Hybrid surplus arises from the disposition of foreign affiliate shares
or partnership interests by the shareholder affiliate, provided that the
gain on disposition does not give rise to FAPI (that is, provided that
the assets sold are excluded property). If a gain is realized by a
foreign affiliate on a qualifying transaction, the entire amount is
included in hybrid surplus. When there is a distribution of hybrid
surplus, a deduction is provided under paragraph 113(1)(a.1) based on
the amount of hybrid underlying tax (HUT) applicable to the dividend. If
the foreign tax rate on capital gains is greater than Canada’s
effective tax rate for capital gains (that is, 50 percent of the
ordinary tax rate), any dividends paid out of hybrid surplus should
generally have full HUT available as a deduction in Canada, so there is
no additional Canadian tax.
The federal budget proposals appear to result in slightly higher taxation at the corporate level; on a fully distributed basis, however, the overall tax paid may be less. Although the RTF is reduced from 4 to 1.9, which results in slightly higher corporate taxation, it may—because of the potentially larger addition to the capital dividend account being equal to the section 113 deductions—result in lower overall tax when the cash is distributed to the shareholder as a dividend where the capital gain is taxed at a preferential rate in the foreign jurisdiction. It is unclear whether this is the intention behind the proposals because there is no legislation, although such a result would be consistent with the treatment of a capital gain realized directly by the CCPC.

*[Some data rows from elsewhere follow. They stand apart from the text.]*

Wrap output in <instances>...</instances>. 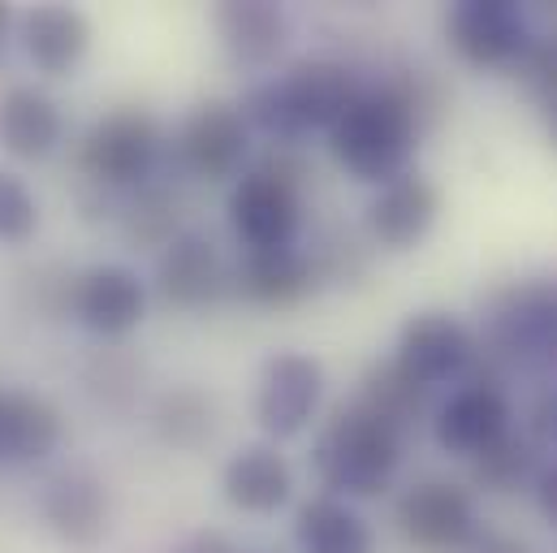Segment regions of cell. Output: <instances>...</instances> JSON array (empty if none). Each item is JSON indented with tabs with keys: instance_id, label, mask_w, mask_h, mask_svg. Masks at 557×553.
<instances>
[{
	"instance_id": "6da1fadb",
	"label": "cell",
	"mask_w": 557,
	"mask_h": 553,
	"mask_svg": "<svg viewBox=\"0 0 557 553\" xmlns=\"http://www.w3.org/2000/svg\"><path fill=\"white\" fill-rule=\"evenodd\" d=\"M419 135L423 131L411 118V109L398 100V91L389 83H381V87L363 91L350 105V113L329 131V147L350 177L385 186L407 173Z\"/></svg>"
},
{
	"instance_id": "7a4b0ae2",
	"label": "cell",
	"mask_w": 557,
	"mask_h": 553,
	"mask_svg": "<svg viewBox=\"0 0 557 553\" xmlns=\"http://www.w3.org/2000/svg\"><path fill=\"white\" fill-rule=\"evenodd\" d=\"M403 463V437L376 423L355 403L337 407L311 445V467L333 497H376L389 489Z\"/></svg>"
},
{
	"instance_id": "3957f363",
	"label": "cell",
	"mask_w": 557,
	"mask_h": 553,
	"mask_svg": "<svg viewBox=\"0 0 557 553\" xmlns=\"http://www.w3.org/2000/svg\"><path fill=\"white\" fill-rule=\"evenodd\" d=\"M488 355L519 368H557V276L502 285L484 316Z\"/></svg>"
},
{
	"instance_id": "277c9868",
	"label": "cell",
	"mask_w": 557,
	"mask_h": 553,
	"mask_svg": "<svg viewBox=\"0 0 557 553\" xmlns=\"http://www.w3.org/2000/svg\"><path fill=\"white\" fill-rule=\"evenodd\" d=\"M156 160H160V126L143 109H117L100 118L78 147V169L100 191L143 186Z\"/></svg>"
},
{
	"instance_id": "5b68a950",
	"label": "cell",
	"mask_w": 557,
	"mask_h": 553,
	"mask_svg": "<svg viewBox=\"0 0 557 553\" xmlns=\"http://www.w3.org/2000/svg\"><path fill=\"white\" fill-rule=\"evenodd\" d=\"M398 532L423 553L471 550L480 537L475 497L454 480H419L398 497Z\"/></svg>"
},
{
	"instance_id": "8992f818",
	"label": "cell",
	"mask_w": 557,
	"mask_h": 553,
	"mask_svg": "<svg viewBox=\"0 0 557 553\" xmlns=\"http://www.w3.org/2000/svg\"><path fill=\"white\" fill-rule=\"evenodd\" d=\"M454 52L471 65H515L532 44L528 17L510 0H462L445 17Z\"/></svg>"
},
{
	"instance_id": "52a82bcc",
	"label": "cell",
	"mask_w": 557,
	"mask_h": 553,
	"mask_svg": "<svg viewBox=\"0 0 557 553\" xmlns=\"http://www.w3.org/2000/svg\"><path fill=\"white\" fill-rule=\"evenodd\" d=\"M419 385H445L462 372H471V364L480 359V342L475 333L445 316V311H419L403 324V337H398V355H394Z\"/></svg>"
},
{
	"instance_id": "ba28073f",
	"label": "cell",
	"mask_w": 557,
	"mask_h": 553,
	"mask_svg": "<svg viewBox=\"0 0 557 553\" xmlns=\"http://www.w3.org/2000/svg\"><path fill=\"white\" fill-rule=\"evenodd\" d=\"M247 151H251V135H247V122L234 105L225 100H208L199 105L182 135H177V156L182 164L203 177V182H230L238 177V169L247 164Z\"/></svg>"
},
{
	"instance_id": "9c48e42d",
	"label": "cell",
	"mask_w": 557,
	"mask_h": 553,
	"mask_svg": "<svg viewBox=\"0 0 557 553\" xmlns=\"http://www.w3.org/2000/svg\"><path fill=\"white\" fill-rule=\"evenodd\" d=\"M298 221H302V204H298L294 186L273 182L264 173L238 177V186L230 195V225H234V234L247 251L294 247Z\"/></svg>"
},
{
	"instance_id": "30bf717a",
	"label": "cell",
	"mask_w": 557,
	"mask_h": 553,
	"mask_svg": "<svg viewBox=\"0 0 557 553\" xmlns=\"http://www.w3.org/2000/svg\"><path fill=\"white\" fill-rule=\"evenodd\" d=\"M320 394H324V368L311 355H294V351L273 355L260 372L256 419L269 437H294L315 415Z\"/></svg>"
},
{
	"instance_id": "8fae6325",
	"label": "cell",
	"mask_w": 557,
	"mask_h": 553,
	"mask_svg": "<svg viewBox=\"0 0 557 553\" xmlns=\"http://www.w3.org/2000/svg\"><path fill=\"white\" fill-rule=\"evenodd\" d=\"M39 511L44 524L74 550H91L109 532V493L104 480L87 467H61L57 476H48L39 493Z\"/></svg>"
},
{
	"instance_id": "7c38bea8",
	"label": "cell",
	"mask_w": 557,
	"mask_h": 553,
	"mask_svg": "<svg viewBox=\"0 0 557 553\" xmlns=\"http://www.w3.org/2000/svg\"><path fill=\"white\" fill-rule=\"evenodd\" d=\"M225 290H230V273H225V260H221L212 238L177 234L160 251V260H156V294L169 307L195 311V307L216 303Z\"/></svg>"
},
{
	"instance_id": "4fadbf2b",
	"label": "cell",
	"mask_w": 557,
	"mask_h": 553,
	"mask_svg": "<svg viewBox=\"0 0 557 553\" xmlns=\"http://www.w3.org/2000/svg\"><path fill=\"white\" fill-rule=\"evenodd\" d=\"M70 307L96 337H126L139 329L147 290H143L139 273H131L126 265H100V269L74 276Z\"/></svg>"
},
{
	"instance_id": "5bb4252c",
	"label": "cell",
	"mask_w": 557,
	"mask_h": 553,
	"mask_svg": "<svg viewBox=\"0 0 557 553\" xmlns=\"http://www.w3.org/2000/svg\"><path fill=\"white\" fill-rule=\"evenodd\" d=\"M510 432V398L497 381H471L436 411V445L462 458H475L497 437Z\"/></svg>"
},
{
	"instance_id": "9a60e30c",
	"label": "cell",
	"mask_w": 557,
	"mask_h": 553,
	"mask_svg": "<svg viewBox=\"0 0 557 553\" xmlns=\"http://www.w3.org/2000/svg\"><path fill=\"white\" fill-rule=\"evenodd\" d=\"M281 91H285V105L294 113L298 135L333 131L350 113V105L363 96L355 74L346 65H337V61H298L281 78Z\"/></svg>"
},
{
	"instance_id": "2e32d148",
	"label": "cell",
	"mask_w": 557,
	"mask_h": 553,
	"mask_svg": "<svg viewBox=\"0 0 557 553\" xmlns=\"http://www.w3.org/2000/svg\"><path fill=\"white\" fill-rule=\"evenodd\" d=\"M436 212H441L436 186L419 173H403V177L385 182L381 195L368 204V234L385 251H411L436 225Z\"/></svg>"
},
{
	"instance_id": "e0dca14e",
	"label": "cell",
	"mask_w": 557,
	"mask_h": 553,
	"mask_svg": "<svg viewBox=\"0 0 557 553\" xmlns=\"http://www.w3.org/2000/svg\"><path fill=\"white\" fill-rule=\"evenodd\" d=\"M212 22H216V35H221L225 52L238 65H251V70L273 65L281 48H285V39H289L285 13L269 0H221Z\"/></svg>"
},
{
	"instance_id": "ac0fdd59",
	"label": "cell",
	"mask_w": 557,
	"mask_h": 553,
	"mask_svg": "<svg viewBox=\"0 0 557 553\" xmlns=\"http://www.w3.org/2000/svg\"><path fill=\"white\" fill-rule=\"evenodd\" d=\"M221 489H225L230 506H238L247 515H273L289 502L294 471L273 445H247L225 463Z\"/></svg>"
},
{
	"instance_id": "d6986e66",
	"label": "cell",
	"mask_w": 557,
	"mask_h": 553,
	"mask_svg": "<svg viewBox=\"0 0 557 553\" xmlns=\"http://www.w3.org/2000/svg\"><path fill=\"white\" fill-rule=\"evenodd\" d=\"M65 135L61 109L39 87H9L0 96V147L13 160H44Z\"/></svg>"
},
{
	"instance_id": "ffe728a7",
	"label": "cell",
	"mask_w": 557,
	"mask_h": 553,
	"mask_svg": "<svg viewBox=\"0 0 557 553\" xmlns=\"http://www.w3.org/2000/svg\"><path fill=\"white\" fill-rule=\"evenodd\" d=\"M22 35H26V57L48 78H65L87 57V48H91V26L70 4H44V9H35L26 17V26H22Z\"/></svg>"
},
{
	"instance_id": "44dd1931",
	"label": "cell",
	"mask_w": 557,
	"mask_h": 553,
	"mask_svg": "<svg viewBox=\"0 0 557 553\" xmlns=\"http://www.w3.org/2000/svg\"><path fill=\"white\" fill-rule=\"evenodd\" d=\"M315 265L307 251L298 247H277V251H247V260L238 265L234 285L251 298V303H269V307H289L298 298H307L315 290Z\"/></svg>"
},
{
	"instance_id": "7402d4cb",
	"label": "cell",
	"mask_w": 557,
	"mask_h": 553,
	"mask_svg": "<svg viewBox=\"0 0 557 553\" xmlns=\"http://www.w3.org/2000/svg\"><path fill=\"white\" fill-rule=\"evenodd\" d=\"M355 407L368 411L376 423H385L389 432L407 437L419 423L423 407H428V385H419L398 359H385V364H372L363 372L359 394H355Z\"/></svg>"
},
{
	"instance_id": "603a6c76",
	"label": "cell",
	"mask_w": 557,
	"mask_h": 553,
	"mask_svg": "<svg viewBox=\"0 0 557 553\" xmlns=\"http://www.w3.org/2000/svg\"><path fill=\"white\" fill-rule=\"evenodd\" d=\"M61 441V411L39 394H0V463H35Z\"/></svg>"
},
{
	"instance_id": "cb8c5ba5",
	"label": "cell",
	"mask_w": 557,
	"mask_h": 553,
	"mask_svg": "<svg viewBox=\"0 0 557 553\" xmlns=\"http://www.w3.org/2000/svg\"><path fill=\"white\" fill-rule=\"evenodd\" d=\"M294 537H298L302 553H372L368 519L355 506H346L342 497H333V493L302 502Z\"/></svg>"
},
{
	"instance_id": "d4e9b609",
	"label": "cell",
	"mask_w": 557,
	"mask_h": 553,
	"mask_svg": "<svg viewBox=\"0 0 557 553\" xmlns=\"http://www.w3.org/2000/svg\"><path fill=\"white\" fill-rule=\"evenodd\" d=\"M151 423H156V437L164 445H173V450H199L216 432V403L203 390H195V385H177V390H169L156 403Z\"/></svg>"
},
{
	"instance_id": "484cf974",
	"label": "cell",
	"mask_w": 557,
	"mask_h": 553,
	"mask_svg": "<svg viewBox=\"0 0 557 553\" xmlns=\"http://www.w3.org/2000/svg\"><path fill=\"white\" fill-rule=\"evenodd\" d=\"M182 195L156 182H143L139 195L122 208V238L139 251V247H169L182 230Z\"/></svg>"
},
{
	"instance_id": "4316f807",
	"label": "cell",
	"mask_w": 557,
	"mask_h": 553,
	"mask_svg": "<svg viewBox=\"0 0 557 553\" xmlns=\"http://www.w3.org/2000/svg\"><path fill=\"white\" fill-rule=\"evenodd\" d=\"M536 463H541V445L528 432H506L488 450L475 454V471L471 476L488 493H515L536 476Z\"/></svg>"
},
{
	"instance_id": "83f0119b",
	"label": "cell",
	"mask_w": 557,
	"mask_h": 553,
	"mask_svg": "<svg viewBox=\"0 0 557 553\" xmlns=\"http://www.w3.org/2000/svg\"><path fill=\"white\" fill-rule=\"evenodd\" d=\"M238 113H243L247 131L256 126V131H264V135L273 138V143H298V138H302V135H298V126H294V113H289V105H285L281 78H273V83H256V87L243 96Z\"/></svg>"
},
{
	"instance_id": "f1b7e54d",
	"label": "cell",
	"mask_w": 557,
	"mask_h": 553,
	"mask_svg": "<svg viewBox=\"0 0 557 553\" xmlns=\"http://www.w3.org/2000/svg\"><path fill=\"white\" fill-rule=\"evenodd\" d=\"M35 230H39V204L30 186L17 173L0 169V243L22 247L35 238Z\"/></svg>"
},
{
	"instance_id": "f546056e",
	"label": "cell",
	"mask_w": 557,
	"mask_h": 553,
	"mask_svg": "<svg viewBox=\"0 0 557 553\" xmlns=\"http://www.w3.org/2000/svg\"><path fill=\"white\" fill-rule=\"evenodd\" d=\"M515 74L528 87V96H536L541 105L557 100V30L532 35V44L523 48V57L515 61Z\"/></svg>"
},
{
	"instance_id": "4dcf8cb0",
	"label": "cell",
	"mask_w": 557,
	"mask_h": 553,
	"mask_svg": "<svg viewBox=\"0 0 557 553\" xmlns=\"http://www.w3.org/2000/svg\"><path fill=\"white\" fill-rule=\"evenodd\" d=\"M311 265H315V276H324V281L355 285L359 276L368 273V247H359V238H355L350 230H337V234L311 256Z\"/></svg>"
},
{
	"instance_id": "1f68e13d",
	"label": "cell",
	"mask_w": 557,
	"mask_h": 553,
	"mask_svg": "<svg viewBox=\"0 0 557 553\" xmlns=\"http://www.w3.org/2000/svg\"><path fill=\"white\" fill-rule=\"evenodd\" d=\"M87 385H91V394L104 398L109 407H126V403L135 398L139 368H135V359H126V355H100V359L91 364V372H87Z\"/></svg>"
},
{
	"instance_id": "d6a6232c",
	"label": "cell",
	"mask_w": 557,
	"mask_h": 553,
	"mask_svg": "<svg viewBox=\"0 0 557 553\" xmlns=\"http://www.w3.org/2000/svg\"><path fill=\"white\" fill-rule=\"evenodd\" d=\"M251 173H264V177H273V182H285V186H302V177H307V156L298 151V143H269V151L256 160V169Z\"/></svg>"
},
{
	"instance_id": "836d02e7",
	"label": "cell",
	"mask_w": 557,
	"mask_h": 553,
	"mask_svg": "<svg viewBox=\"0 0 557 553\" xmlns=\"http://www.w3.org/2000/svg\"><path fill=\"white\" fill-rule=\"evenodd\" d=\"M467 553H536V550L528 541H519V537H506V532H480L475 545Z\"/></svg>"
},
{
	"instance_id": "e575fe53",
	"label": "cell",
	"mask_w": 557,
	"mask_h": 553,
	"mask_svg": "<svg viewBox=\"0 0 557 553\" xmlns=\"http://www.w3.org/2000/svg\"><path fill=\"white\" fill-rule=\"evenodd\" d=\"M536 502H541L545 519H549V524H557V463H554V467H545V471L536 476Z\"/></svg>"
},
{
	"instance_id": "d590c367",
	"label": "cell",
	"mask_w": 557,
	"mask_h": 553,
	"mask_svg": "<svg viewBox=\"0 0 557 553\" xmlns=\"http://www.w3.org/2000/svg\"><path fill=\"white\" fill-rule=\"evenodd\" d=\"M173 553H238V550H234V541L221 537V532H195L186 545H177Z\"/></svg>"
},
{
	"instance_id": "8d00e7d4",
	"label": "cell",
	"mask_w": 557,
	"mask_h": 553,
	"mask_svg": "<svg viewBox=\"0 0 557 553\" xmlns=\"http://www.w3.org/2000/svg\"><path fill=\"white\" fill-rule=\"evenodd\" d=\"M536 445H541V437H557V398H545L536 415H532V432H528Z\"/></svg>"
},
{
	"instance_id": "74e56055",
	"label": "cell",
	"mask_w": 557,
	"mask_h": 553,
	"mask_svg": "<svg viewBox=\"0 0 557 553\" xmlns=\"http://www.w3.org/2000/svg\"><path fill=\"white\" fill-rule=\"evenodd\" d=\"M545 131H549V143L557 147V100L545 105Z\"/></svg>"
},
{
	"instance_id": "f35d334b",
	"label": "cell",
	"mask_w": 557,
	"mask_h": 553,
	"mask_svg": "<svg viewBox=\"0 0 557 553\" xmlns=\"http://www.w3.org/2000/svg\"><path fill=\"white\" fill-rule=\"evenodd\" d=\"M4 30H9V4H0V52H4Z\"/></svg>"
}]
</instances>
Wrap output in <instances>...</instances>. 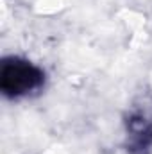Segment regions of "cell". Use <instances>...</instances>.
<instances>
[{
	"label": "cell",
	"mask_w": 152,
	"mask_h": 154,
	"mask_svg": "<svg viewBox=\"0 0 152 154\" xmlns=\"http://www.w3.org/2000/svg\"><path fill=\"white\" fill-rule=\"evenodd\" d=\"M36 82V75L32 74V70L29 66H14V68H4V88L16 90H31Z\"/></svg>",
	"instance_id": "obj_1"
}]
</instances>
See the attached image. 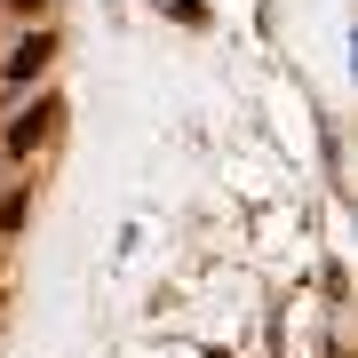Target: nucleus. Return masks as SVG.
Instances as JSON below:
<instances>
[{"mask_svg": "<svg viewBox=\"0 0 358 358\" xmlns=\"http://www.w3.org/2000/svg\"><path fill=\"white\" fill-rule=\"evenodd\" d=\"M48 56H56V48H48V40H40V32H32V40H24V48H16V56H8V80H32L40 64H48Z\"/></svg>", "mask_w": 358, "mask_h": 358, "instance_id": "f03ea898", "label": "nucleus"}, {"mask_svg": "<svg viewBox=\"0 0 358 358\" xmlns=\"http://www.w3.org/2000/svg\"><path fill=\"white\" fill-rule=\"evenodd\" d=\"M16 8H40V0H16Z\"/></svg>", "mask_w": 358, "mask_h": 358, "instance_id": "7ed1b4c3", "label": "nucleus"}, {"mask_svg": "<svg viewBox=\"0 0 358 358\" xmlns=\"http://www.w3.org/2000/svg\"><path fill=\"white\" fill-rule=\"evenodd\" d=\"M48 120H56V103H32V112H24V120L8 128V152H32V143L48 136Z\"/></svg>", "mask_w": 358, "mask_h": 358, "instance_id": "f257e3e1", "label": "nucleus"}]
</instances>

The federal budget proposals could be problematic for CCPCs with
international operations. Although it may be appropriate to eliminate
the deferral on purely passive investment income for a CFA with a
nominal operations or employment base, there are several commercial
situations where this is not the case. Finally, it is not clear why the
budget measures should target CCPCs that generate taxable surplus from
active business operations. We hope that the Department of Finance will
consider possible amendments to the rules to eliminate some of the
challenges that CCPCs with international operations may encounter.